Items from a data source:
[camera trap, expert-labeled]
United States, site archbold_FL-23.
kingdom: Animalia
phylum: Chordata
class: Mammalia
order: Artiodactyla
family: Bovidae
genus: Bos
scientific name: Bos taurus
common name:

### WHAT YOU WILL DO
The lines to reproduce run from the one that contains "phylum: Chordata" through the last line above; copy them exactly.

### OUTPUT
phylum: Chordata
class: Mammalia
order: Artiodactyla
family: Bovidae
genus: Bos
scientific name: Bos taurus
common name:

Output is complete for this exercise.